Requirement 1 ::
In the forum thread on vapor pressure, which forces does the reply call stronger than dipole-dipole forces?
Requirement 2 ::
In the forum thread on vapor pressure, copy the part that opens with the words containing "I guess my real" and closes with "of a solvent?", changing "logical explanation" to "clear explanation".
Requirement 3 ::
Do these statements agree with the forum thread on vapor pressure? Answer yes or no for each and quote the deciding words. (a) The reply states that a solute has a charge. (b) The reply agrees that the solute accumulates at the surface. (c) The reply says more heat is needed to get the solvent into the gas phase once a solute is dissolved.

Extract ::
★ ★ ★ ★

We know that adding solute to something pure will weaken its intermolecular forces. We also know that weaker intermolecular forces means we will have a higher vapor pressure. However, why is it that whenever we add solute to something, the vapor pressure actually decreases?

After googling the concepts, it seems that this is because the molecules of the solute somehow replace the molecules of the solvent on the surface. I'm confused - it seems too simplistic of an approach. What if we add the solute and then stir the solute-solvent mixture? Wouldn't that eliminate the "problem" of having the solute linger at the surface?

I guess my real question is this: Before today, I thought that the fact that we weakened the intermolecular forces by putting the solute in the solvent should dominate over the effect of "solute molecules lingering at the surface". Can someone give me a logical explanation of why solute lowers the vapor pressure of a solvent?

thanks in advance for your time, and again, sorry to be so annoying...

Whoa...we're not decreasing the intermolecular forces by adding a solute, we're increasing them. We know that a solute has a charge. We also know that ion-dipole forces are stronger than dipole-dipole forces. Therefore, we are strengthening the intermolecular forces by adding a solute. And I completely disagree with the solute accumulating at the surface. That's soo wrong. You are right, it's stupid.
When a solute is dissolved in a solvent. You need to add a greater amount of heat to get the solvent in the gas phase, and, therefore, the vapor pressure decreases.

 

[phospho]

Whoa...we're not decreasing the intermolecular forces by adding a solute, we're increasing them. We know that a solute has a charge. We also know that ion-dipole forces are stronger than dipole-dipole forces. Therefore, we are strengthening the intermolecular forces by adding a solute. And I completely disagree with the solute accumulating at the surface. That's soo wrong. You are right, it's stupid.

★ ★ ★ ★

Dataset ::
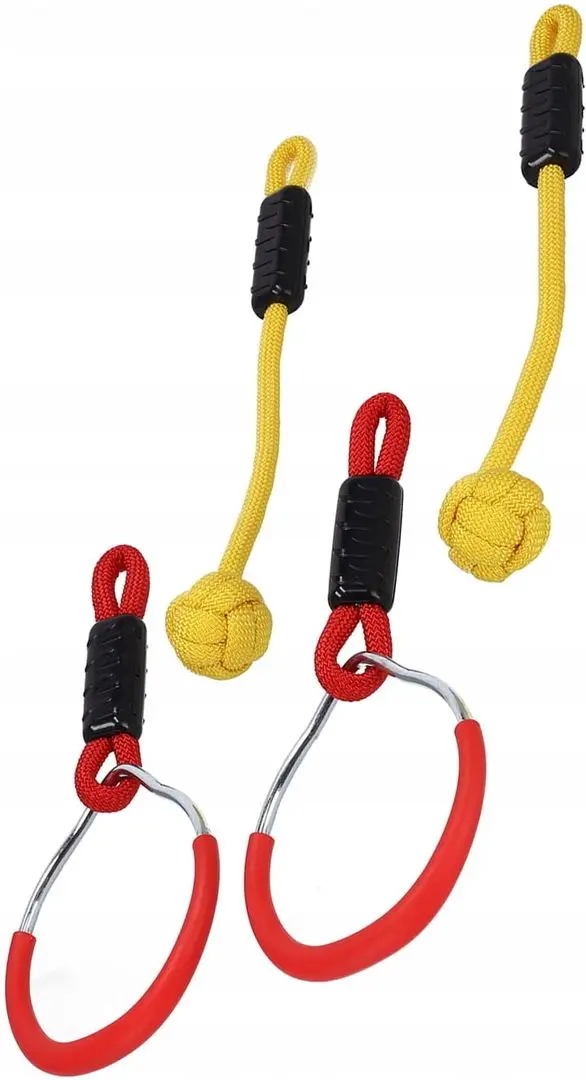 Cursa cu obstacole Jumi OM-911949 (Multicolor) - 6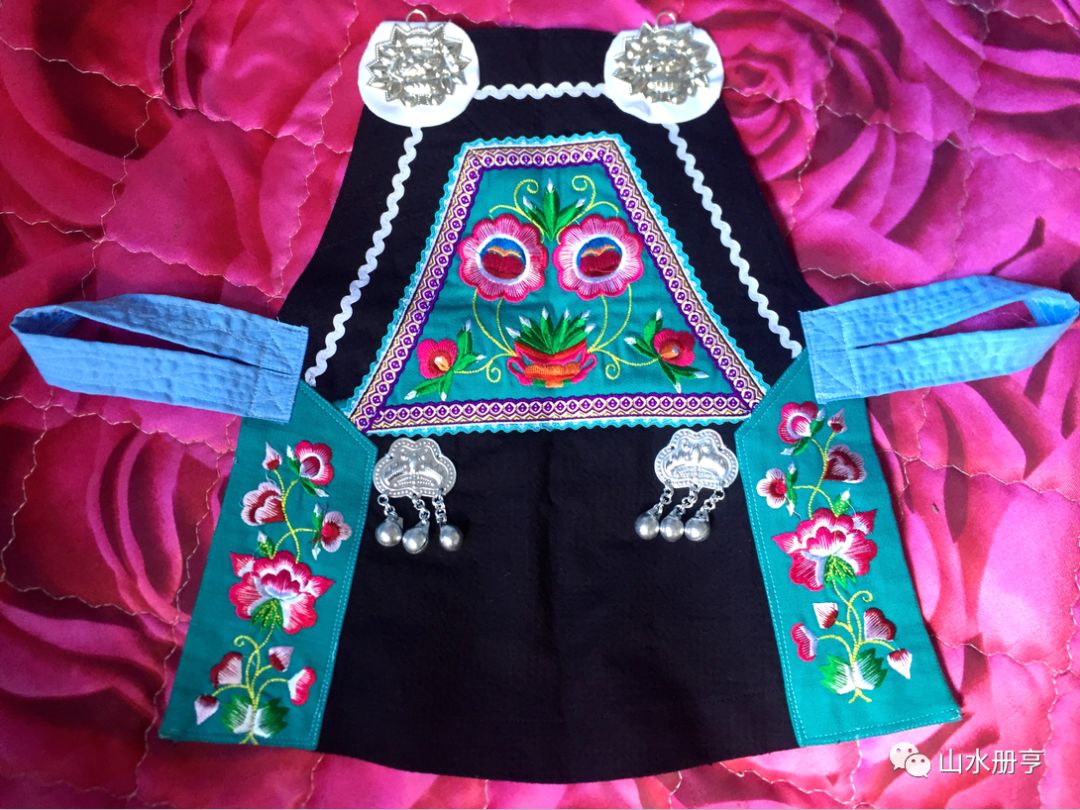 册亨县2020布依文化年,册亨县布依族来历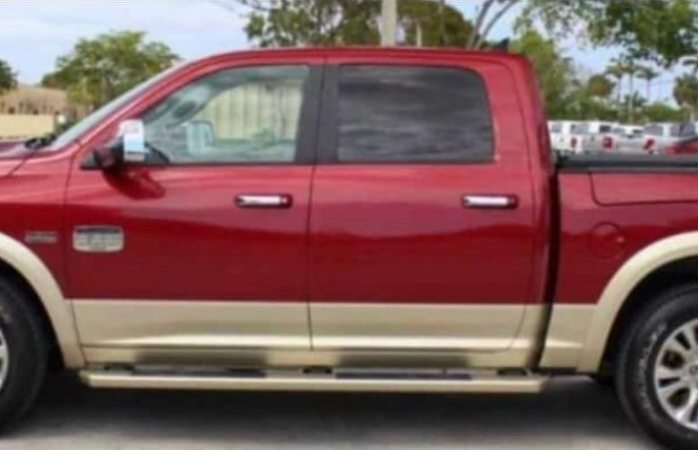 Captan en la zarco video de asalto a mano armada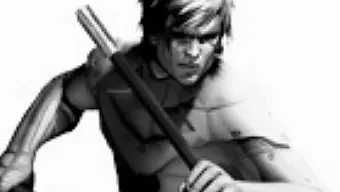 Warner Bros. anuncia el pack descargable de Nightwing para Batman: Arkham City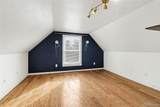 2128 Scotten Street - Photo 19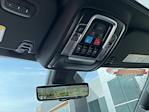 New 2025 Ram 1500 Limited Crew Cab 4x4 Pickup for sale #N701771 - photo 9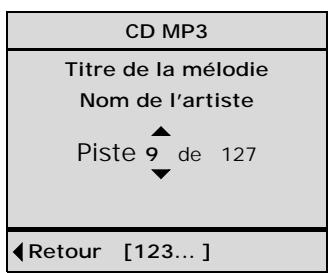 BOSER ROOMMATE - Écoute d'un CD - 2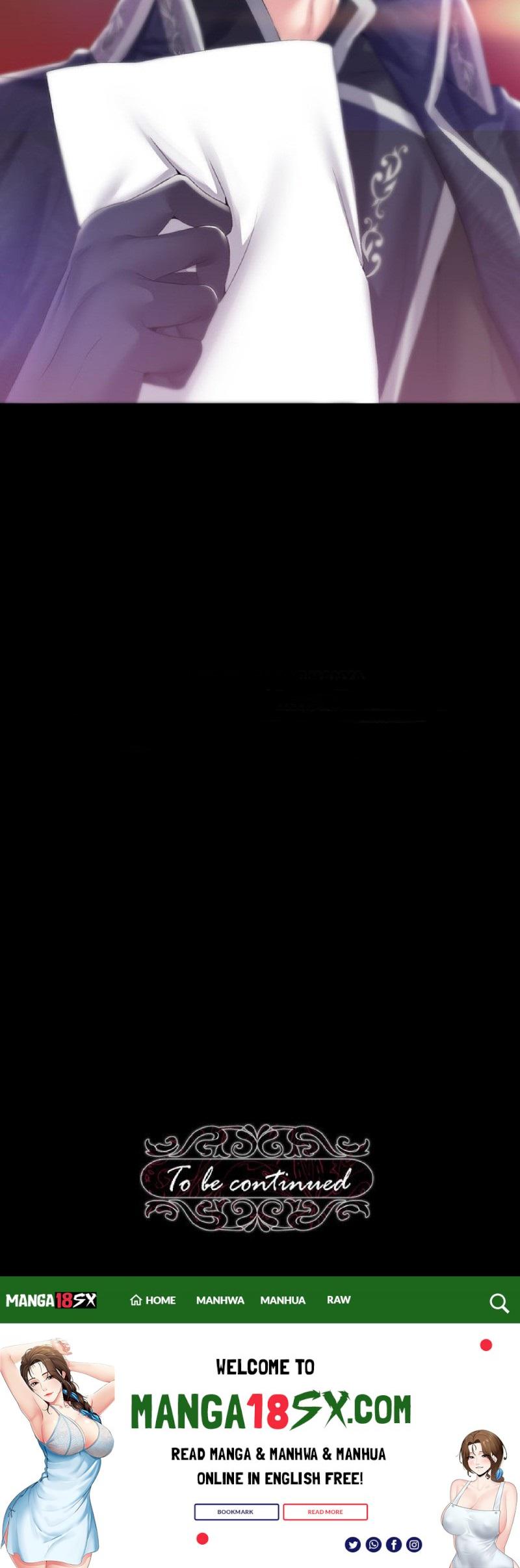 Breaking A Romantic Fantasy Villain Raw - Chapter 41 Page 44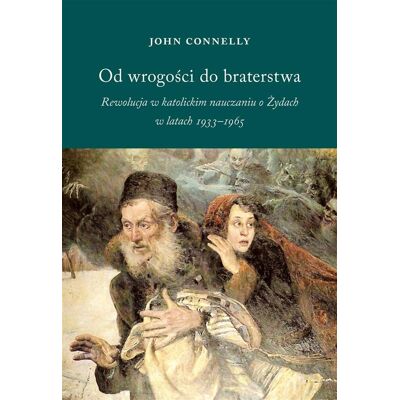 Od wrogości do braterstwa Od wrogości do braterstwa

★ ★ ★ ★

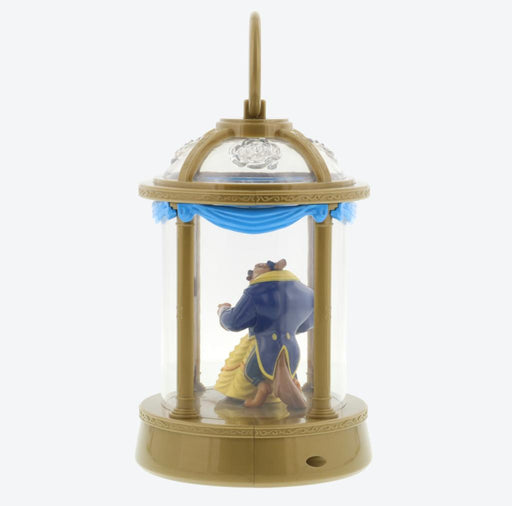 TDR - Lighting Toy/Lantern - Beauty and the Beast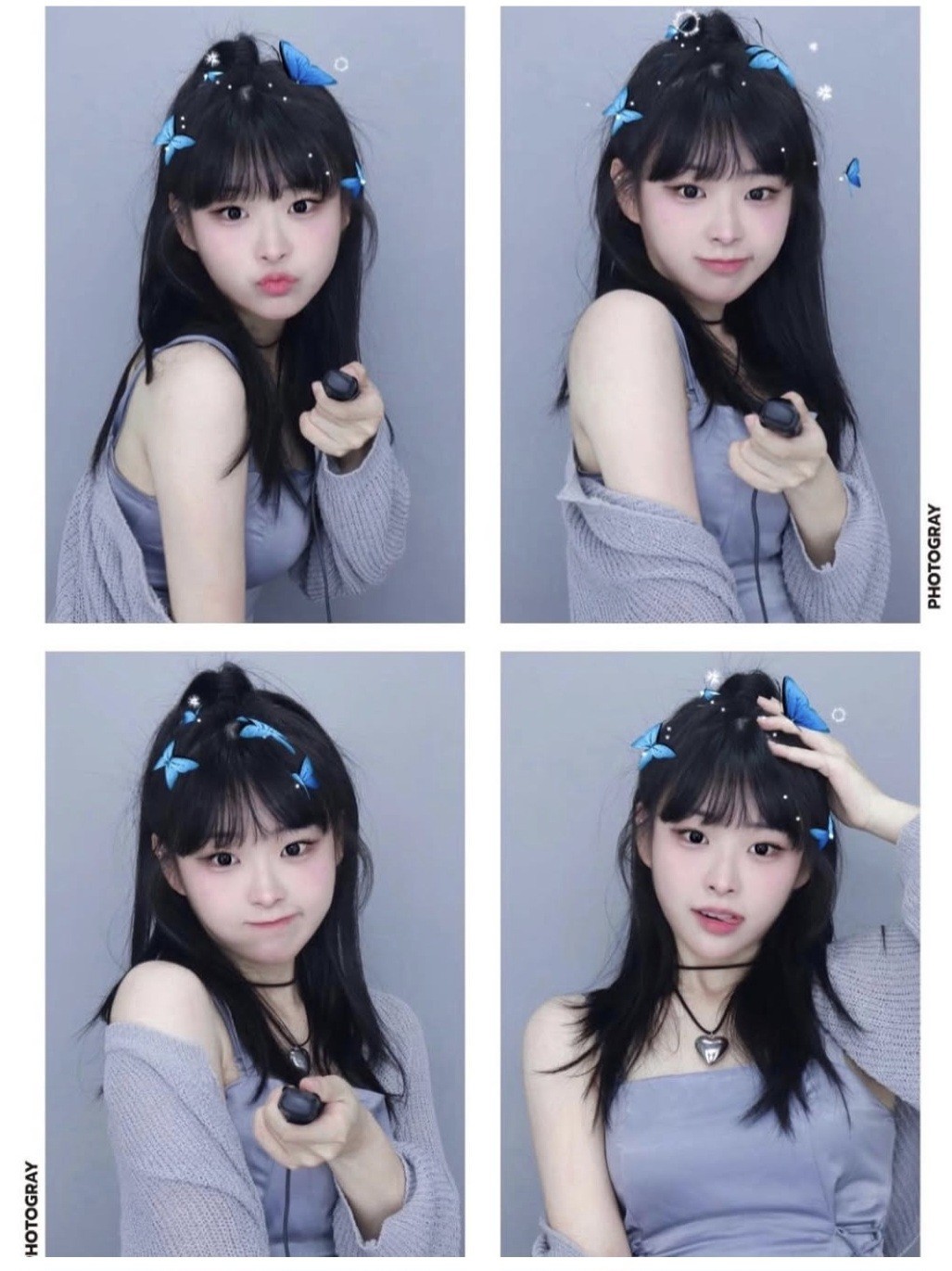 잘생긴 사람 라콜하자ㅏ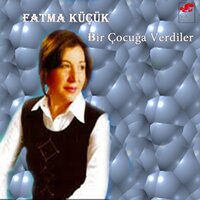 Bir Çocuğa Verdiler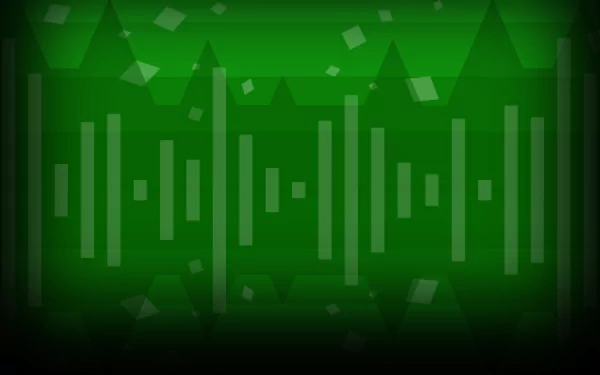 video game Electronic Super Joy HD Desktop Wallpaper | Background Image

★ ★ ★ ★

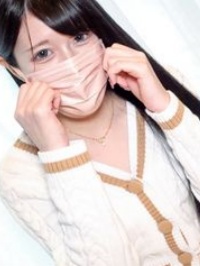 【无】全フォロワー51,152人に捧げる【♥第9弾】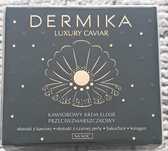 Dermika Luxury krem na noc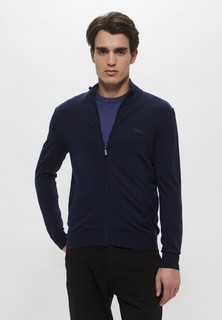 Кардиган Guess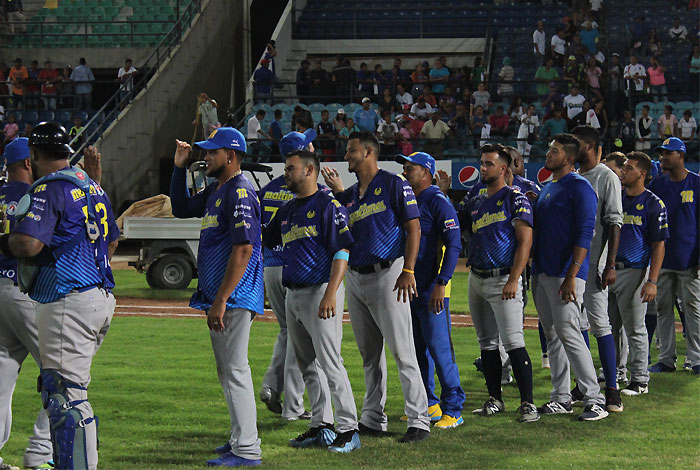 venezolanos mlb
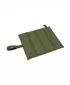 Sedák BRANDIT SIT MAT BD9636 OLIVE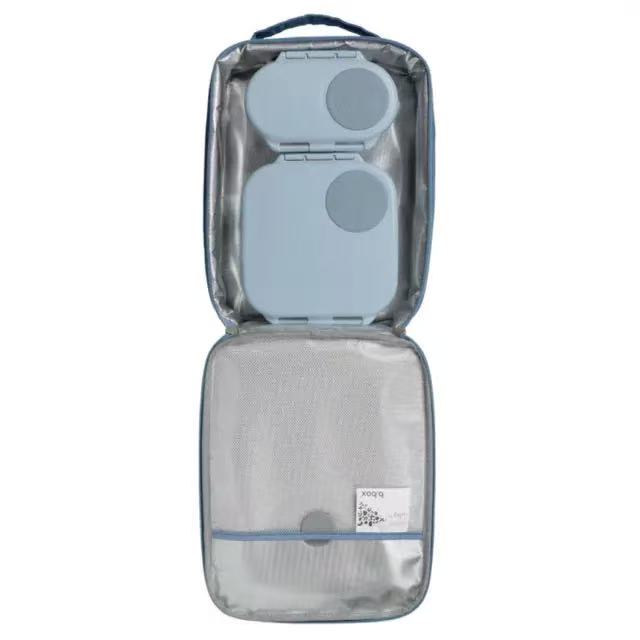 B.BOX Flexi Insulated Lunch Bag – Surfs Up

★ ★ ★ ★

Worked solution 1 ::
Ion-dipole forces.

Worked solution 2 ::
I guess my real question is this: Before today, I thought that the fact that we weakened the intermolecular forces by putting the solute in the solvent should dominate over the effect of "solute molecules lingering at the surface". Can someone give me a clear explanation of why solute lowers the vapor pressure of a solvent?

Worked solution 3 ::
(a) Yes: "We know that a solute has a charge."
(b) No: "And I completely disagree with the solute accumulating at the surface."
(c) Yes: "You need to add a greater amount of heat to get the solvent in the gas phase"